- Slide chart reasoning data
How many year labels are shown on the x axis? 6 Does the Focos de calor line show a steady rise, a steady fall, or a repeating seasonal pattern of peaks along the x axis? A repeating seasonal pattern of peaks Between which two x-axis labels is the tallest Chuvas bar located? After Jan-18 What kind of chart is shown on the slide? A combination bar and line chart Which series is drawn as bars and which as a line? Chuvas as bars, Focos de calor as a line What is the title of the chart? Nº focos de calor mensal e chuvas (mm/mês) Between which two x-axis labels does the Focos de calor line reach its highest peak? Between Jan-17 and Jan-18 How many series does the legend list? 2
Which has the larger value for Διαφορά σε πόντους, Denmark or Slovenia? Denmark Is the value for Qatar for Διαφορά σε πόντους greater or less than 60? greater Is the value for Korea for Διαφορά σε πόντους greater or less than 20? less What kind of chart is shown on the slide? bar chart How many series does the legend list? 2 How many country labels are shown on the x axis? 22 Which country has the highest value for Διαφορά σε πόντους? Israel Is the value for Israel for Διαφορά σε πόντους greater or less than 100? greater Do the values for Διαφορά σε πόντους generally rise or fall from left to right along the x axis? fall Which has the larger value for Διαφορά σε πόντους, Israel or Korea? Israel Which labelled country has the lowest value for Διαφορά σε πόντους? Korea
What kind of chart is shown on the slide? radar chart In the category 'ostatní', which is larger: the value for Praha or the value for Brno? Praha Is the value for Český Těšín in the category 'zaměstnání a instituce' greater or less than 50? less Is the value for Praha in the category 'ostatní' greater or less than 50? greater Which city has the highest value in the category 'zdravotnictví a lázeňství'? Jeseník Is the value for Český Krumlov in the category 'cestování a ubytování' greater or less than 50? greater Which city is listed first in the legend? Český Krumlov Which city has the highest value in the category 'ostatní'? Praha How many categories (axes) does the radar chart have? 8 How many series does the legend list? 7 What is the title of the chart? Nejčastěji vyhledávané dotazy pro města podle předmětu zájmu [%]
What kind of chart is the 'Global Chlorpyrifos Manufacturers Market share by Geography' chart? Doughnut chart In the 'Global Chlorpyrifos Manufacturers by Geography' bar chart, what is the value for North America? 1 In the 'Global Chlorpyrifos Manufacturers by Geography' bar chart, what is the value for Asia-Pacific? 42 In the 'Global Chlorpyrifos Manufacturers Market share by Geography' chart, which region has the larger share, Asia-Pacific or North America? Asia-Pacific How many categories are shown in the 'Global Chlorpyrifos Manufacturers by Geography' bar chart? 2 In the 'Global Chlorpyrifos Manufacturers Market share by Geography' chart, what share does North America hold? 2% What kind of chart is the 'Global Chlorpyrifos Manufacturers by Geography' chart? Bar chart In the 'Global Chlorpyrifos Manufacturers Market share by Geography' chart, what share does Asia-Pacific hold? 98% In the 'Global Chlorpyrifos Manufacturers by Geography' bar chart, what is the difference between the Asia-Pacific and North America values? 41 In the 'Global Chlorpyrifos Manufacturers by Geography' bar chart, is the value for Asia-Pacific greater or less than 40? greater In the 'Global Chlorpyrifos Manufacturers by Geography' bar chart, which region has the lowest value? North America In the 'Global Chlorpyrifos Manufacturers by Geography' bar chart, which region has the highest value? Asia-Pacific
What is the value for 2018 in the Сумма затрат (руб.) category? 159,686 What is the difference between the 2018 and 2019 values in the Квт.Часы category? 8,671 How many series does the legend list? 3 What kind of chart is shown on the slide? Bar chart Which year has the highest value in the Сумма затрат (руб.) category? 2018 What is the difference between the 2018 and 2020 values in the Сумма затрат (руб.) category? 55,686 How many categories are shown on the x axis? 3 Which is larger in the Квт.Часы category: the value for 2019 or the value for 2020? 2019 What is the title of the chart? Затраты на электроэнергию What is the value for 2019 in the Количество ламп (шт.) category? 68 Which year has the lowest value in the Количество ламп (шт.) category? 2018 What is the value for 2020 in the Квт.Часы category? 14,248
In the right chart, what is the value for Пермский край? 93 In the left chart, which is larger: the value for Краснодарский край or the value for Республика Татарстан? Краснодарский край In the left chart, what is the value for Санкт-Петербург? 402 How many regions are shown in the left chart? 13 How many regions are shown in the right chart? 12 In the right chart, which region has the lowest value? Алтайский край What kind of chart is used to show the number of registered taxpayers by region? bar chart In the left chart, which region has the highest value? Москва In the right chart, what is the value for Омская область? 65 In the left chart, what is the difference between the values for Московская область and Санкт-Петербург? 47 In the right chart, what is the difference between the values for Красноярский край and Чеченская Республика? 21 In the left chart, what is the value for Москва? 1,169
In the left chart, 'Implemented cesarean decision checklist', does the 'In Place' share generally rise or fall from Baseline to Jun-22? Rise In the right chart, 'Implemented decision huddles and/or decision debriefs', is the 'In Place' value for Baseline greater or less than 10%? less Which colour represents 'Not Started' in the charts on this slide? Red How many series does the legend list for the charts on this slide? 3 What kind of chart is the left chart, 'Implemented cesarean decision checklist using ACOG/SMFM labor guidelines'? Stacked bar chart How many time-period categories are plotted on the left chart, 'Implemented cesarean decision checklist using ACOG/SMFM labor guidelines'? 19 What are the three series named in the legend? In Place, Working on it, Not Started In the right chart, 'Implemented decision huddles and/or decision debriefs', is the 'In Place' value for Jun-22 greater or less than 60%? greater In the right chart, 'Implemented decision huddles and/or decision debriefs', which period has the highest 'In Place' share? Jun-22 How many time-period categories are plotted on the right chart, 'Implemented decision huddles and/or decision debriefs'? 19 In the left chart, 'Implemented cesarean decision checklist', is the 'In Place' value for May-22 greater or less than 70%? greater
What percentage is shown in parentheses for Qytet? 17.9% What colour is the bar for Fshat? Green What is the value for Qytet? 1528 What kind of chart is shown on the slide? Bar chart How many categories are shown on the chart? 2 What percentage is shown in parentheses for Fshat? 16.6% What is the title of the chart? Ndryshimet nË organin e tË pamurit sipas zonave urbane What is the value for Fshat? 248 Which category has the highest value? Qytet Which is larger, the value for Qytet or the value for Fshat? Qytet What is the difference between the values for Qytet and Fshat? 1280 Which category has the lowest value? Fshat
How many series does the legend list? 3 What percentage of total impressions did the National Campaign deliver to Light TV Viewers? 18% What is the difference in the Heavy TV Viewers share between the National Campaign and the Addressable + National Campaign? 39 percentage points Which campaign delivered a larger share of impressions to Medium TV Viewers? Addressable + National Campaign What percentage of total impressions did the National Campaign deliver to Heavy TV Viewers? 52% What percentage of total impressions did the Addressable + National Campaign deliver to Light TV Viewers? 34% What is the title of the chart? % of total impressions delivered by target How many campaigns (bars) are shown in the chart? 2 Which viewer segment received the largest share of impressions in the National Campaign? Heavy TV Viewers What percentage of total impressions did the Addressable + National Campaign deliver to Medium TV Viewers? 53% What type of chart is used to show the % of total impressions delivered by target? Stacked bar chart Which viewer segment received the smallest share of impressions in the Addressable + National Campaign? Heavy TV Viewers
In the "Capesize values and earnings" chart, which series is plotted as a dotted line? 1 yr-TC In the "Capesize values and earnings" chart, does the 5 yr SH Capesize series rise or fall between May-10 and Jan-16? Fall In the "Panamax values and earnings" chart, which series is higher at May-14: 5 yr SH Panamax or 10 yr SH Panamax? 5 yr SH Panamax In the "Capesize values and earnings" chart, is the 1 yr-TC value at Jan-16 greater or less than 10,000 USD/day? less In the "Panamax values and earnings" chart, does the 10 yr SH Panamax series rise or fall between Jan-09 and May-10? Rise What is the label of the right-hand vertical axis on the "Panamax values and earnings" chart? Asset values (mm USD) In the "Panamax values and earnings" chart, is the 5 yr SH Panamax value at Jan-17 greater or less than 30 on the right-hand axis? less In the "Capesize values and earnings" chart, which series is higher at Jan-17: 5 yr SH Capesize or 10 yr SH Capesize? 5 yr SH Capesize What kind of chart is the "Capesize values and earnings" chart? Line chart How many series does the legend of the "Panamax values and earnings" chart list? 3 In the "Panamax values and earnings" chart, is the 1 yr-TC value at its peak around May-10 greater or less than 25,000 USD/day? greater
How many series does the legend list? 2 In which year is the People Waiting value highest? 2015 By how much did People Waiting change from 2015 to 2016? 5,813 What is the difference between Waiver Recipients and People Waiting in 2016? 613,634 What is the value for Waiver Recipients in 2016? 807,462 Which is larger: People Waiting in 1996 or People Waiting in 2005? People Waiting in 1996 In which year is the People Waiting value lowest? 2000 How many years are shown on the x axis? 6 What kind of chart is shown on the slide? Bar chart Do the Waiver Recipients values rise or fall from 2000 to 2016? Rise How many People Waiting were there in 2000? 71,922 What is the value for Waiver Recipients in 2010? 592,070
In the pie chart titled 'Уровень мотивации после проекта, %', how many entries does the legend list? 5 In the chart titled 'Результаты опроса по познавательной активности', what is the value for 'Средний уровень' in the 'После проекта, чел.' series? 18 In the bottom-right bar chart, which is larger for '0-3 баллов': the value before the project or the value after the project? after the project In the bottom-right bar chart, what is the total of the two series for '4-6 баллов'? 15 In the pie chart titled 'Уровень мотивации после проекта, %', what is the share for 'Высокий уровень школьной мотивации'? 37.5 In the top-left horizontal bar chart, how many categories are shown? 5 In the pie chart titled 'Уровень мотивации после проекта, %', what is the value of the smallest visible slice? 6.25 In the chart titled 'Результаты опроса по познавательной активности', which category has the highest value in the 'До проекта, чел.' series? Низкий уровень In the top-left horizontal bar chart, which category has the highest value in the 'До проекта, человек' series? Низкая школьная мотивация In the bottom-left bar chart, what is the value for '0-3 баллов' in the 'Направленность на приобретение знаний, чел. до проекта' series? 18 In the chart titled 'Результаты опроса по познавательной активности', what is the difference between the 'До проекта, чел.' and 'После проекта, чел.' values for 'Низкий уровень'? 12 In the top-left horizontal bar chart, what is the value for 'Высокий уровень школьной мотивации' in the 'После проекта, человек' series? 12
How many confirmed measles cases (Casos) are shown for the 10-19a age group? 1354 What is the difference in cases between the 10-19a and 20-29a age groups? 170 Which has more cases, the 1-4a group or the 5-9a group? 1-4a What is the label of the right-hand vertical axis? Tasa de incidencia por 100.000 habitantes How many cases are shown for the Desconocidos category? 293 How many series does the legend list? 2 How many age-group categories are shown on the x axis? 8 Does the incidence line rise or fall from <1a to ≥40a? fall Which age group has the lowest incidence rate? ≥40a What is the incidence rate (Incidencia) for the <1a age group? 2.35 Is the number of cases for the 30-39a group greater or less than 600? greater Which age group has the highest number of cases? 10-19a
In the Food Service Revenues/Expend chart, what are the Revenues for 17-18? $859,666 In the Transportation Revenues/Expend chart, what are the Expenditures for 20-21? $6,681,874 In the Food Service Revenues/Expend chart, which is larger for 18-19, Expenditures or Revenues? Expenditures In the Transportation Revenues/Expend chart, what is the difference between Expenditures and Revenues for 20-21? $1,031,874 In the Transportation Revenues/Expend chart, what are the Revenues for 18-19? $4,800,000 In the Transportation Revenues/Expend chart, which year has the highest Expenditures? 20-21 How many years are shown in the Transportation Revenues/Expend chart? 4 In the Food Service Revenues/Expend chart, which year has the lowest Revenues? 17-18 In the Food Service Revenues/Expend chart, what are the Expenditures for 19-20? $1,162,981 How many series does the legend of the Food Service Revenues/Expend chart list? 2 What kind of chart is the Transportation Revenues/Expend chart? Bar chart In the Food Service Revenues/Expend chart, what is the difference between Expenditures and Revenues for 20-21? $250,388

- Exercise
Copy out the rows again without changes, starting at the first row and ending with the line containing "Which has the larger value for Διαφορά σε πόντους, Denmark". Include that line, and leave out everything after it.

- Response area
How many year labels are shown on the x axis? 6 Does the Focos de calor line show a steady rise, a steady fall, or a repeating seasonal pattern of peaks along the x axis? A repeating seasonal pattern of peaks Between which two x-axis labels is the tallest Chuvas bar located? After Jan-18 What kind of chart is shown on the slide? A combination bar and line chart Which series is drawn as bars and which as a line? Chuvas as bars, Focos de calor as a line What is the title of the chart? Nº focos de calor mensal e chuvas (mm/mês) Between which two x-axis labels does the Focos de calor line reach its highest peak? Between Jan-17 and Jan-18 How many series does the legend list? 2
Which has the larger value for Διαφορά σε πόντους, Denmark or Slovenia? Denmark Is the value for Qatar for Διαφορά σε πόντους greater or less than 60? greater Is the value for Korea for Διαφορά σε πόντους greater or less than 20? less What kind of chart is shown on the slide? bar chart How many series does the legend list? 2 How many country labels are shown on the x axis? 22 Which country has the highest value for Διαφορά σε πόντους? Israel Is the value for Israel for Διαφορά σε πόντους greater or less than 100? greater Do the values for Διαφορά σε πόντους generally rise or fall from left to right along the x axis? fall Which has the larger value for Διαφορά σε πόντους, Israel or Korea? Israel Which labelled country has the lowest value for Διαφορά σε πόντους? Korea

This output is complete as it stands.